韓国のeスポーツを語る上で決して外せない男がいる、らしい。
その名は“Faker”。なんでも本名はイ・サンヒョクらしいが、世界的な人気を誇る『League of Legends』(以下、LoL)では、韓国最強、LoL最強プレイヤーの名をほしいままにしてきたという。
韓国での別名は“魔王”。LoLは日本でもプレイヤー人口が多く、日本のファンたちは彼を“神”と崇めるというが、最近のゲームに疎い方々にとって“Faker”は初めて聞く名前だろう。
かくいう筆者も最近になって彼のことを知った。一人暮らしの自宅にはスーパーファミコンしかなく、興味本位でeスポーツのことを調べ始めたとはいえ、PS5に至ってはなんかすごそうというマヌケな返答しかできないズブの素人だが、eスポーツを調べれば調べるほど、目にするのがFakerの“凄さ”だったのだ。
ズブの素人なりにLoLにおけるFakerのストロングポイントを漁りまくって判明したことは、彼がとても多様な能力を求められるポジションで、まるで千手観音のようなプレイを見せるということである。
どうやら“Faker”がLoLで主戦場として活躍しているのは、Midレーンという場所らしい。
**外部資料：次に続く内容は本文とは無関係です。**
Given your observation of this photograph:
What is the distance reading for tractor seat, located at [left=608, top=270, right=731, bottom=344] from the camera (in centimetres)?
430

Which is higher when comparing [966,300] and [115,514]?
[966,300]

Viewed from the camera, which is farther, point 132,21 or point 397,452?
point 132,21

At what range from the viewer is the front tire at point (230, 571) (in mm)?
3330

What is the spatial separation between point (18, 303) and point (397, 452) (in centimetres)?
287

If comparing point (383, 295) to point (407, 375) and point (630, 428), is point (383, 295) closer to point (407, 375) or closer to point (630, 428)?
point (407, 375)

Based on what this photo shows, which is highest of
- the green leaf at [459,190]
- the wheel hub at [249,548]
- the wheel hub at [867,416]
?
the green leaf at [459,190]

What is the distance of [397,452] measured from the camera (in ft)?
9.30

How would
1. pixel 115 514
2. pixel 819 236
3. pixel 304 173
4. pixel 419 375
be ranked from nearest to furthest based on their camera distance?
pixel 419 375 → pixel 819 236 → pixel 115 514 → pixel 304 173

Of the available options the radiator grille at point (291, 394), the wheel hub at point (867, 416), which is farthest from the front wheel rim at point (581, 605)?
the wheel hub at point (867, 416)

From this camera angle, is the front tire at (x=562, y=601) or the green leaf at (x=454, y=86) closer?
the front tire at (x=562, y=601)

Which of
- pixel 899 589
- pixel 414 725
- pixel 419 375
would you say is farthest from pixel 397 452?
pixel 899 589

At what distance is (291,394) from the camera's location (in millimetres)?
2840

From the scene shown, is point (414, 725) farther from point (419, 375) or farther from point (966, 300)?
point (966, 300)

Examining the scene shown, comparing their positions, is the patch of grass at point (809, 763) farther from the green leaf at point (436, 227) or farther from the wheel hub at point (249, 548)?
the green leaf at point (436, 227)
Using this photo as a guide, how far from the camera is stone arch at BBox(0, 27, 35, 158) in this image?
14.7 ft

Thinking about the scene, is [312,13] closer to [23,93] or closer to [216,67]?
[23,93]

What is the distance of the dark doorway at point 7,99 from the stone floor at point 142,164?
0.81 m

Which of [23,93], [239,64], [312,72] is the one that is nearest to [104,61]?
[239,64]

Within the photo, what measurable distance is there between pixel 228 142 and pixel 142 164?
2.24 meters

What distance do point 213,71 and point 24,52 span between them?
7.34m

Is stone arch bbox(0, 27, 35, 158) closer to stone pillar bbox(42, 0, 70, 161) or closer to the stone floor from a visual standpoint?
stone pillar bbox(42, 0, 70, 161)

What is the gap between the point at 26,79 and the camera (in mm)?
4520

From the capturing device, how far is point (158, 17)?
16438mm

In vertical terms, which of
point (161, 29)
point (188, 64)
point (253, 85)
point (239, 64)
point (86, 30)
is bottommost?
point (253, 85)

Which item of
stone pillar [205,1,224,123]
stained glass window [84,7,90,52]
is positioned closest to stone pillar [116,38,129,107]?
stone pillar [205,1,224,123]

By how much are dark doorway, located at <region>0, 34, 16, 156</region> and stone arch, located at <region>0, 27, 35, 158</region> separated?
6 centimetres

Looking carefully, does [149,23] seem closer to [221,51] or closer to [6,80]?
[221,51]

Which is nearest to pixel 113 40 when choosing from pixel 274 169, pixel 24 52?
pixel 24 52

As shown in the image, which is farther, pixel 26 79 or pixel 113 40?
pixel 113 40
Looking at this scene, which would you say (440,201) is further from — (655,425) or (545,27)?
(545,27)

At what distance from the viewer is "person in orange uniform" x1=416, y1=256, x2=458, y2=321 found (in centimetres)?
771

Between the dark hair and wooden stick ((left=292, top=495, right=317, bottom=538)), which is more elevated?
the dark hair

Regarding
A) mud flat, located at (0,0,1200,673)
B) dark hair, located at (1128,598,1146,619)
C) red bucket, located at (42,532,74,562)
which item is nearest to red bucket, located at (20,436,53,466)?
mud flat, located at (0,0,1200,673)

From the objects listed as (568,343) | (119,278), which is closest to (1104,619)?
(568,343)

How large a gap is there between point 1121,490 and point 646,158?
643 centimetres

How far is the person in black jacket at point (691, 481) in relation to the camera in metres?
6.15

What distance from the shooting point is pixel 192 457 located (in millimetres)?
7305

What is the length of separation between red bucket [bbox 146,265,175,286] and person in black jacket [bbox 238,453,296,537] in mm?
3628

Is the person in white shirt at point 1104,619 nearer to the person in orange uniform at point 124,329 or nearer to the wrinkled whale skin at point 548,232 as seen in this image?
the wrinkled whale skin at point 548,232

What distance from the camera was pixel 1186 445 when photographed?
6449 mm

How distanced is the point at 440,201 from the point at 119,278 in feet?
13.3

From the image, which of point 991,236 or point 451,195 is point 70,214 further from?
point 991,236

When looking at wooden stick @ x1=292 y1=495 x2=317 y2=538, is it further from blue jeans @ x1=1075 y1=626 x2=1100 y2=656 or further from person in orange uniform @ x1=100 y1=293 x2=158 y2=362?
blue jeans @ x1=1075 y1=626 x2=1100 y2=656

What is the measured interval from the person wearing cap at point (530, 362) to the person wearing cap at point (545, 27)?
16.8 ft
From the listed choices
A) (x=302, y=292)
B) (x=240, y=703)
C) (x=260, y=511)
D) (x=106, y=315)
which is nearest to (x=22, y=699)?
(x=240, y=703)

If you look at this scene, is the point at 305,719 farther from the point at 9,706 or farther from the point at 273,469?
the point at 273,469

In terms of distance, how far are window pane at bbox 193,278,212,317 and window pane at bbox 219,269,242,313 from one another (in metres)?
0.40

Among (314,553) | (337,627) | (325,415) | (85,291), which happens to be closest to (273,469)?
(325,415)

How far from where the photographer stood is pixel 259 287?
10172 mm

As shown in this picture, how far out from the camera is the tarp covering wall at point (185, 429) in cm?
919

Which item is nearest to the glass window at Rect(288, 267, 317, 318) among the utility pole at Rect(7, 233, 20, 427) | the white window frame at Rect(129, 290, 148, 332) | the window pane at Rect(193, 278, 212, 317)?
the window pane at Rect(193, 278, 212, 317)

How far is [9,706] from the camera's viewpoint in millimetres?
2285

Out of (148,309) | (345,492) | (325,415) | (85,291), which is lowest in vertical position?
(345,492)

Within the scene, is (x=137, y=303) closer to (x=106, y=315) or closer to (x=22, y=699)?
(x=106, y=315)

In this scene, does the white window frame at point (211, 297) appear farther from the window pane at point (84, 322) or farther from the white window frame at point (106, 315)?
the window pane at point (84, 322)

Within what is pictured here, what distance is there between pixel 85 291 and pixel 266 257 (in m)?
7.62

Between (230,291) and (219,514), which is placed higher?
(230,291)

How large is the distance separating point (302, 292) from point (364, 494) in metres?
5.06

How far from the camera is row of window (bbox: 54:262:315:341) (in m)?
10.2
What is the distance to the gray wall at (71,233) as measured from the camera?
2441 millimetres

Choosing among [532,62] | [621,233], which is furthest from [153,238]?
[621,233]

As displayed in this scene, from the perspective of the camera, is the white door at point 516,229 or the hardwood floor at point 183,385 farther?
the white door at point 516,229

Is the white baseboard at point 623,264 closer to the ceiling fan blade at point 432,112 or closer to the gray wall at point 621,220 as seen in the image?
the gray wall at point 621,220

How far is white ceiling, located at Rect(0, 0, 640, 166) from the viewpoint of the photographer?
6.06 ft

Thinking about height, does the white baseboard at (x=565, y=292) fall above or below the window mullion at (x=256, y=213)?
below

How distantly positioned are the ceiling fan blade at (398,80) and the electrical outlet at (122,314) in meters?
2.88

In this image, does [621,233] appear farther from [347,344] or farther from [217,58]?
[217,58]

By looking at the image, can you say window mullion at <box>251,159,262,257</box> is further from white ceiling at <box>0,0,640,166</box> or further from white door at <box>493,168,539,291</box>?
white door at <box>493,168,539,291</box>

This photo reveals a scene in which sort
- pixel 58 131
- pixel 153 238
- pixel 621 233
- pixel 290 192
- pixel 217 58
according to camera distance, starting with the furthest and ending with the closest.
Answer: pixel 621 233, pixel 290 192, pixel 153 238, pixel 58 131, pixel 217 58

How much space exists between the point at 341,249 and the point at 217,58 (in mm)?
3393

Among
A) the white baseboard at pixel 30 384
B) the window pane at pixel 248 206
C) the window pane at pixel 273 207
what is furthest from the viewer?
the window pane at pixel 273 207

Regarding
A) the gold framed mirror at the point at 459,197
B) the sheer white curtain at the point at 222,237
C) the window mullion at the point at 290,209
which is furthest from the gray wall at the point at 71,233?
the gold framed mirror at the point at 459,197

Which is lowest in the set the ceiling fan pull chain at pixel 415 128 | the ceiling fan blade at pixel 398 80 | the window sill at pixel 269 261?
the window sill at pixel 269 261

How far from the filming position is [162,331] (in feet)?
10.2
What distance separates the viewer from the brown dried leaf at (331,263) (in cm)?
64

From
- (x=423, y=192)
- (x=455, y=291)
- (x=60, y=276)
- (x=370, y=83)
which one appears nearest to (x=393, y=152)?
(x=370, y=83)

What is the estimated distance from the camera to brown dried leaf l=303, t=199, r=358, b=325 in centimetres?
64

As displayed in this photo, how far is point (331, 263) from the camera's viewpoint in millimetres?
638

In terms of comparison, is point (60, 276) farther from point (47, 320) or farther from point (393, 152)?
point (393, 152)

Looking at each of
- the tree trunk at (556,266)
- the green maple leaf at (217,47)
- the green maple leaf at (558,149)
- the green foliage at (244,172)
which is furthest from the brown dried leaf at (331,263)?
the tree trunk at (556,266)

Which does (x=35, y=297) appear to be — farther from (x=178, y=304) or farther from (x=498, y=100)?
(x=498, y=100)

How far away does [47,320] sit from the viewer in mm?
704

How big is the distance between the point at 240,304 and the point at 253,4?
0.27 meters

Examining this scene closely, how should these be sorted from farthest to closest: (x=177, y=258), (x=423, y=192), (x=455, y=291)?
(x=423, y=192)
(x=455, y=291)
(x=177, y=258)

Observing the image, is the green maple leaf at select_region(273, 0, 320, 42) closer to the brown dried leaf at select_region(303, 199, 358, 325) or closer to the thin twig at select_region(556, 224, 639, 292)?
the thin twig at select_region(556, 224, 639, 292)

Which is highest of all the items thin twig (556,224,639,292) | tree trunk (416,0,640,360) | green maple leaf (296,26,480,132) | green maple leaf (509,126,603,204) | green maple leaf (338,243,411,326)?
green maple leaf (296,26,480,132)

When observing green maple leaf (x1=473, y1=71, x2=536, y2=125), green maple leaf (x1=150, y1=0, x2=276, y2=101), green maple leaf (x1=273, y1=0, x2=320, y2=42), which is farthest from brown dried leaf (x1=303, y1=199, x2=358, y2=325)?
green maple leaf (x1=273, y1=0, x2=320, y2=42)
ここは5 vs 5のチーム戦で行われるLoLにおいて複数の敵を袋叩きにすることが多く、他レーン(Top、Bot)への干渉も求められる忙しいレーンとされている。
わかりやすく図解するならば、このゲームは四角形の対角にある本拠地(Nexus)を破壊することが勝利条件なのだが、自陣から最短ルートであるまさに“対角線”がMidレーンと呼ばれている。
ここでの主導権争いで遅れをとることは、すなわち試合全体の主導権を失ってしまうことと直結する。
そのような重要なポジション争いにおいてFakerは、サモナースペル(操作するキャラがゲーム中に使える特殊能力。敵にダメージを与えたり、回復や移動速度を上げるなど様々な効果がある)を3つ(ゲーム上では開始前に設定する2つしか使えない)持っているのではないかという声が上がるほど、卓越したプレイを見せるとのことだ。
上記した通りとてつもないプレイングスキルを誇るFakerだが、とある韓国メディアのインタビューでは「LoLにおいては努力したことはない」と答えている。自分の好きなものに打ち込むことは苦ではなく、むしろ幸福だということなのだろう。
大会での賞金やスポンサー料を含めると、彼の年俸はおよそ3億円とも言われているが、月に2~3万円しか使わず、使うとしても友人との食事での支払いぐらいだとか。
唯一の贅沢と言えば、広さ50㎡の家に暮らす家族ために、160㎡の家を買ったことが最も高い買い物だったそうだ。なんて出来た孝行息子なのだろうか。今年(2021年)で25歳を迎える若者とは思えない。
自分が好きなものをトコトン突き詰めるストイックさと無欲さ、そして家族思いのやさしさ。魔王であり神と崇められる若者の素顔が、そこにあるのかもしれない。